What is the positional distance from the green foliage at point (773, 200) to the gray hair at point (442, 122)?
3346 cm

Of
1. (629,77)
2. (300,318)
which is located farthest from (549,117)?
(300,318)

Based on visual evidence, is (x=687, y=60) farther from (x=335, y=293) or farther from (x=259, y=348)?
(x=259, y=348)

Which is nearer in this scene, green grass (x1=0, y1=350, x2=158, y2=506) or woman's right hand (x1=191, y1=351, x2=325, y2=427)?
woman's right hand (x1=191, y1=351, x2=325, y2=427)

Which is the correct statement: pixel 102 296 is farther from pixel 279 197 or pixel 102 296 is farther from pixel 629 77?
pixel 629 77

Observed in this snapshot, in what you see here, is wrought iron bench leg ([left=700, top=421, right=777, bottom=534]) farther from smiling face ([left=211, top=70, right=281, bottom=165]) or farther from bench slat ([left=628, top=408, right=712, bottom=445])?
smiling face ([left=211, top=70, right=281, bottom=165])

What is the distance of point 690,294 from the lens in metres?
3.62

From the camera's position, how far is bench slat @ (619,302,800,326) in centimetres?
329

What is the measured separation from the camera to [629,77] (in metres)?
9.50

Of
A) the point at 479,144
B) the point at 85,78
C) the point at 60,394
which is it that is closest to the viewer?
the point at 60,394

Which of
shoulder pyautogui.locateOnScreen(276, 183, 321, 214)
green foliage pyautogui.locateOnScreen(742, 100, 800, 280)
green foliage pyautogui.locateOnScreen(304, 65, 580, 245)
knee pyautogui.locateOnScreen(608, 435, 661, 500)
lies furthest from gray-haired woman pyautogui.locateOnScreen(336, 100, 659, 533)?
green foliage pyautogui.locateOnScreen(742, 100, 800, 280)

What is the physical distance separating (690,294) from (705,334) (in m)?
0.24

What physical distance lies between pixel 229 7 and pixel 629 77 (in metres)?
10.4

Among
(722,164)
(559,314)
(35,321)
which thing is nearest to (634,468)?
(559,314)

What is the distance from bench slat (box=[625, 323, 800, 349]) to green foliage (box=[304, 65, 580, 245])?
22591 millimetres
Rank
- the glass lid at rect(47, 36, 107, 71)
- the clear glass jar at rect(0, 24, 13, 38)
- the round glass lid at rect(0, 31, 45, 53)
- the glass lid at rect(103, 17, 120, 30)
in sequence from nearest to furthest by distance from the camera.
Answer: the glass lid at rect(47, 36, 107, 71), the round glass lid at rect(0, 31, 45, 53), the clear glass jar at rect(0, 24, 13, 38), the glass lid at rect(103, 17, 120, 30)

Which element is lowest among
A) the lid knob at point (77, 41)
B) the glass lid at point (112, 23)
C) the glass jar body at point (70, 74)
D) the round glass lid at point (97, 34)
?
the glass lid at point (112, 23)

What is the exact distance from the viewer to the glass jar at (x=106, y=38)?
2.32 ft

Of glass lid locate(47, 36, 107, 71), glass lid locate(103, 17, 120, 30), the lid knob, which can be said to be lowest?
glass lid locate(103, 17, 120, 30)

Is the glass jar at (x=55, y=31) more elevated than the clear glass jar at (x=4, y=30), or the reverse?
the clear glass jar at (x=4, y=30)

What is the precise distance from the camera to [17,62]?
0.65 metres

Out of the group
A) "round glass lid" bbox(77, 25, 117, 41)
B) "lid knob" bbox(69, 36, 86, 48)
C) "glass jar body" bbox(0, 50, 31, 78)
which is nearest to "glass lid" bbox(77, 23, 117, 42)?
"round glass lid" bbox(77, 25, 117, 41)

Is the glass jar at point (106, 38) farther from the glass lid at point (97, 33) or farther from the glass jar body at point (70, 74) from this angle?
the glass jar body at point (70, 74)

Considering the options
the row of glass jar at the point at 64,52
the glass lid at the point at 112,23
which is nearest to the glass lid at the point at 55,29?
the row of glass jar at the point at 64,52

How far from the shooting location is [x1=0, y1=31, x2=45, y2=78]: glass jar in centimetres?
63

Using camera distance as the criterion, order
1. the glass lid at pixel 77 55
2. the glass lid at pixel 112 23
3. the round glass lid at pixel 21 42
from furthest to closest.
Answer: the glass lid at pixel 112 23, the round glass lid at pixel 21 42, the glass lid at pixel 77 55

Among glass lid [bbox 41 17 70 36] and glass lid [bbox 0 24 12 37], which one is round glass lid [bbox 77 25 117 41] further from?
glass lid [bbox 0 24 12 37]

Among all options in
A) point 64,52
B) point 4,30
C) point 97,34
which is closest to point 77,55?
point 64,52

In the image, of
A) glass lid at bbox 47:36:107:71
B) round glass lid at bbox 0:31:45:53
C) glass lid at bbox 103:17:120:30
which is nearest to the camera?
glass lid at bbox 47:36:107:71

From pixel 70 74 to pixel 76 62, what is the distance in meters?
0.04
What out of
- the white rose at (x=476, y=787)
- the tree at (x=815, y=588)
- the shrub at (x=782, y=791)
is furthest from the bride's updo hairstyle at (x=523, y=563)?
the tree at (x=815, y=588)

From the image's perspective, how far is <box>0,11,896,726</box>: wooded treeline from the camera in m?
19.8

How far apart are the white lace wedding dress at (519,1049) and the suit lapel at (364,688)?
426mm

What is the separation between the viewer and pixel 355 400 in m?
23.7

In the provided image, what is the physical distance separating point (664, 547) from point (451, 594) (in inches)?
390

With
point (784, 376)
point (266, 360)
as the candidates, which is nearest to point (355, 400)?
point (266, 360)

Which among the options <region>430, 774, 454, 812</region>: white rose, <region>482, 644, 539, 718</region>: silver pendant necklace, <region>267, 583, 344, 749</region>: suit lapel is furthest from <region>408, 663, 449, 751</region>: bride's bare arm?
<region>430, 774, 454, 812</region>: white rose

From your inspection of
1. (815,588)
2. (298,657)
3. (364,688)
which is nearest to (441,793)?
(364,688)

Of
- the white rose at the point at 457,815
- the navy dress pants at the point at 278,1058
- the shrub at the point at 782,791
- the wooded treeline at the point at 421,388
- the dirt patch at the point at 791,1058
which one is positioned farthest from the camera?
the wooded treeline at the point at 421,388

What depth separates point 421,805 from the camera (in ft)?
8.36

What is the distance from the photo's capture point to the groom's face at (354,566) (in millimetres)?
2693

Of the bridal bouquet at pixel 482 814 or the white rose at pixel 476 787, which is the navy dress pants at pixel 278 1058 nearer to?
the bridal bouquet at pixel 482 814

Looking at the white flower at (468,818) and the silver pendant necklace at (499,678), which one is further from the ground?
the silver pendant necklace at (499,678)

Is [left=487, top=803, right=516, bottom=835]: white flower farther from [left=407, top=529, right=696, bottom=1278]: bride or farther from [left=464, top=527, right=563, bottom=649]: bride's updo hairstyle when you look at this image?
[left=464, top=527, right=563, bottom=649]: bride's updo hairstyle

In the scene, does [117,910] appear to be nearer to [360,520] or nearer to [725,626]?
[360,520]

-----

▶ Requirement
Give the entries again in full, exactly as they are written.

▶ Task solution
What is the positional distance from the green foliage at point (773, 200) to the gray hair at point (442, 122)?
3346 cm

Of
1. (629,77)
2. (300,318)
which is located farthest from (549,117)?
(300,318)

Based on visual evidence, is (x=687, y=60) farther from (x=335, y=293) or farther from (x=259, y=348)?
(x=259, y=348)

Which is nearer in this scene, green grass (x1=0, y1=350, x2=158, y2=506) or woman's right hand (x1=191, y1=351, x2=325, y2=427)?
woman's right hand (x1=191, y1=351, x2=325, y2=427)

Which is the correct statement: pixel 102 296 is farther from pixel 279 197 or pixel 102 296 is farther from pixel 629 77?
pixel 629 77

Observed in this snapshot, in what you see here, is wrought iron bench leg ([left=700, top=421, right=777, bottom=534]) farther from smiling face ([left=211, top=70, right=281, bottom=165]) or farther from bench slat ([left=628, top=408, right=712, bottom=445])?
smiling face ([left=211, top=70, right=281, bottom=165])

What is the distance of point 690,294 from the lens in metres?
3.62

From the camera's position, how far is bench slat @ (619,302,800,326) in centimetres?
329

What is the measured separation from the camera to [629,77] (in metres)?
9.50

Of
A) the point at 479,144
B) the point at 85,78
C) the point at 60,394
which is it that is closest to the viewer?
the point at 60,394

Which of
shoulder pyautogui.locateOnScreen(276, 183, 321, 214)
green foliage pyautogui.locateOnScreen(742, 100, 800, 280)
green foliage pyautogui.locateOnScreen(304, 65, 580, 245)
knee pyautogui.locateOnScreen(608, 435, 661, 500)
lies furthest from gray-haired woman pyautogui.locateOnScreen(336, 100, 659, 533)?
green foliage pyautogui.locateOnScreen(742, 100, 800, 280)

What is the physical distance separating (690,294) from (705,334) (in m)?
0.24

What physical distance lies between pixel 229 7 and pixel 629 77 (in metres)?
10.4

Among
(722,164)
(559,314)
(35,321)
which thing is nearest to (634,468)?
(559,314)

What is the distance from bench slat (box=[625, 323, 800, 349]) to green foliage (box=[304, 65, 580, 245])?
22591 millimetres
Rank
- the glass lid at rect(47, 36, 107, 71)
- the clear glass jar at rect(0, 24, 13, 38)
- the round glass lid at rect(0, 31, 45, 53)
- the glass lid at rect(103, 17, 120, 30)
in sequence from nearest to furthest by distance from the camera.
Answer: the glass lid at rect(47, 36, 107, 71), the round glass lid at rect(0, 31, 45, 53), the clear glass jar at rect(0, 24, 13, 38), the glass lid at rect(103, 17, 120, 30)

Which element is lowest among
A) the lid knob at point (77, 41)
B) the glass lid at point (112, 23)
C) the glass jar body at point (70, 74)
D) the round glass lid at point (97, 34)
?
the glass lid at point (112, 23)

What is the exact distance from the viewer to the glass jar at (x=106, y=38)?
2.32 ft

Of glass lid locate(47, 36, 107, 71), glass lid locate(103, 17, 120, 30), the lid knob, which can be said to be lowest?
glass lid locate(103, 17, 120, 30)

Is the glass jar at (x=55, y=31) more elevated than the clear glass jar at (x=4, y=30), or the reverse?
the clear glass jar at (x=4, y=30)

What is the precise distance from the camera to [17,62]?
0.65 metres

Out of the group
A) "round glass lid" bbox(77, 25, 117, 41)
B) "lid knob" bbox(69, 36, 86, 48)
C) "glass jar body" bbox(0, 50, 31, 78)
which is nearest to "glass lid" bbox(77, 23, 117, 42)?
"round glass lid" bbox(77, 25, 117, 41)

Is the glass jar at point (106, 38) farther from the glass lid at point (97, 33) or farther from the glass jar body at point (70, 74) from this angle?
the glass jar body at point (70, 74)

Considering the options
the row of glass jar at the point at 64,52
the glass lid at the point at 112,23
which is nearest to the glass lid at the point at 55,29?
the row of glass jar at the point at 64,52

How far from the shooting location is [x1=0, y1=31, x2=45, y2=78]: glass jar in centimetres?
63

Using camera distance as the criterion, order
1. the glass lid at pixel 77 55
2. the glass lid at pixel 112 23
3. the round glass lid at pixel 21 42
from furthest to closest.
Answer: the glass lid at pixel 112 23, the round glass lid at pixel 21 42, the glass lid at pixel 77 55

Among glass lid [bbox 41 17 70 36] and glass lid [bbox 0 24 12 37], which one is round glass lid [bbox 77 25 117 41] further from?
glass lid [bbox 0 24 12 37]

Among all options in
A) point 64,52
B) point 4,30
C) point 97,34
which is closest to point 77,55?
point 64,52

In the image, of
A) glass lid at bbox 47:36:107:71
B) round glass lid at bbox 0:31:45:53
C) glass lid at bbox 103:17:120:30
which is nearest to the camera?
glass lid at bbox 47:36:107:71

From pixel 70 74 to pixel 76 62, what is the distance in meters?
0.04
What out of
- the white rose at (x=476, y=787)
- the tree at (x=815, y=588)
- the shrub at (x=782, y=791)
is furthest from the bride's updo hairstyle at (x=523, y=563)?
the tree at (x=815, y=588)

From the image's perspective, how far is <box>0,11,896,726</box>: wooded treeline from the camera in m?
19.8

How far apart are the white lace wedding dress at (519,1049) and the suit lapel at (364,688)?
426mm

What is the separation between the viewer and pixel 355 400 in m?
23.7

In the provided image, what is the physical distance separating point (664, 547) from point (451, 594) (in inches)?
390

With
point (784, 376)
point (266, 360)
as the candidates, which is nearest to point (355, 400)?
point (266, 360)

Which among the options <region>430, 774, 454, 812</region>: white rose, <region>482, 644, 539, 718</region>: silver pendant necklace, <region>267, 583, 344, 749</region>: suit lapel is furthest from <region>408, 663, 449, 751</region>: bride's bare arm?
<region>430, 774, 454, 812</region>: white rose

From your inspection of
1. (815,588)
2. (298,657)
3. (364,688)
which is nearest to (441,793)?
(364,688)

Of
- the white rose at the point at 457,815
- the navy dress pants at the point at 278,1058
- the shrub at the point at 782,791
- the wooded treeline at the point at 421,388
- the dirt patch at the point at 791,1058
which one is positioned farthest from the camera?
the wooded treeline at the point at 421,388

What depth separates point 421,805 from the camera (in ft)?
8.36

What is the distance from the photo's capture point to the groom's face at (354,566) (in millimetres)?
2693

Of the bridal bouquet at pixel 482 814 or the white rose at pixel 476 787, which is the navy dress pants at pixel 278 1058 nearer to?
the bridal bouquet at pixel 482 814

Looking at the white flower at (468,818) and the silver pendant necklace at (499,678), which one is further from the ground?
the silver pendant necklace at (499,678)

Is [left=487, top=803, right=516, bottom=835]: white flower farther from [left=407, top=529, right=696, bottom=1278]: bride or farther from [left=464, top=527, right=563, bottom=649]: bride's updo hairstyle when you look at this image?
[left=464, top=527, right=563, bottom=649]: bride's updo hairstyle

In the scene, does [117,910] appear to be nearer to [360,520] or nearer to [725,626]?
[360,520]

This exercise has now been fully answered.